On Memorial Day weekend in 1995, Priscilla Cummings '73 was visiting her ailing mother-in-law, Prudence Shannon Frece, at her old farmhouse in Heathsville, Va. As they were talking, her mother-in-law pointed to an old trunk, and said, "Priscilla, I want you to open that trunk and take all those things home."

Inside the trunk were diaries, and in one of these diary entries, Cummings found the germ of an idea that became her third young adult novel, Saving Grace.

In several entries, Frece wrote about a young girl named Betty Stone. Just before Christmas in 1932, in the darkest days of the Depression, Stone's parents were forced to place their children in a children's home in Washington, D.C., because they couldn't afford to keep them. Some of the children at the home were invited to spend the holidays with more fortunate families, and Betty was invited to join the Shannons.

The Shannon family had recently moved to Washington from West Virginia where her father had owned a store. Thinking there would be more opportunity to ride out financially trying times in the city, her father sold the store and bought two boarding houses. It was a smart move—both parents and the five Shannon children ran the houses throughout the 1930s, and they weathered the Depression relatively well. They were happy to help other families who weren't so lucky, and Betty fit well into the Shannon family—so much so that she stayed with them for four years. She and Prudence became good friends, and they kept in touch throughout their lives.

The story of their friendship and how it illuminated a particularly difficult period in American history captured Cummings's imagination. As an English major at UNH, she had learned about the power of a well-chosen detail from Don Murray '48, now professor emeritus of English, a lesson that served her well in her career as a newspaper reporter and feature writer. With the diaries, her mother-in-law had bequeathed to her a wealth of details about the 1930s, and Cummings set to work. She spent a year reading newspapers from 1932, and eventually interviewed Betty, now Betty Stone Stults.

In her novels for teens (Autumn Journey, in 1997, and A Face First, 2001), Cummings focuses on young adults who are forced to grapple with tough problems. She is noted for her portrayals of the complexity and sophistication of the adolescent mind. As a child, Cummings always loved writing but never thought of it as a job possibility. She went to UNH with the idea that she would become a teacher. But two things at UNH changed her mind: working on The New Hampshire, and taking a class with Murray.

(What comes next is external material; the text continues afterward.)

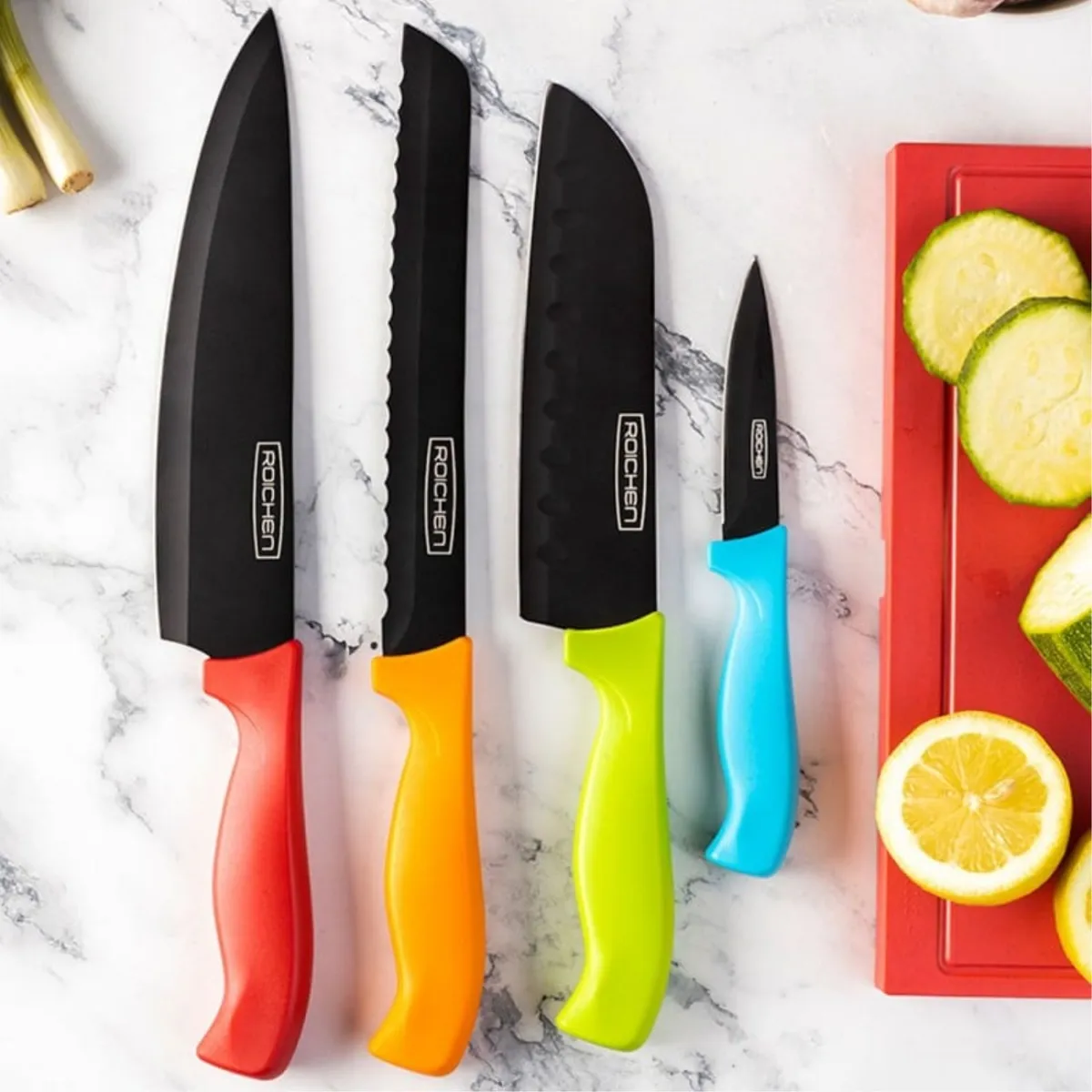 ROICHEN - Set cuchillos 5pcs Acero Esmaltado Natural Roichen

After graduating from UNH, Cummings worked for several newspapers, as a reporter for the Hartford Courant and the Richmond News Leader, and then as a feature writer for the Baltimore News American. In 1986, she wrote her first children's book about a crab named Chadwick. The book was enormously successful, especially in Maryland where Cummings lives with her husband and two children, and led to a series of Chadwick books. Along with writing, Cummings visits elementary schools to talk to children about writing. Her next novel, due for release this fall, is set in the Chesapeake Bay.

"Don taught me how to find the details that really bring a story to life," she says. "If it's not alive, it's not believable, and if it's not believable, it's not a good story."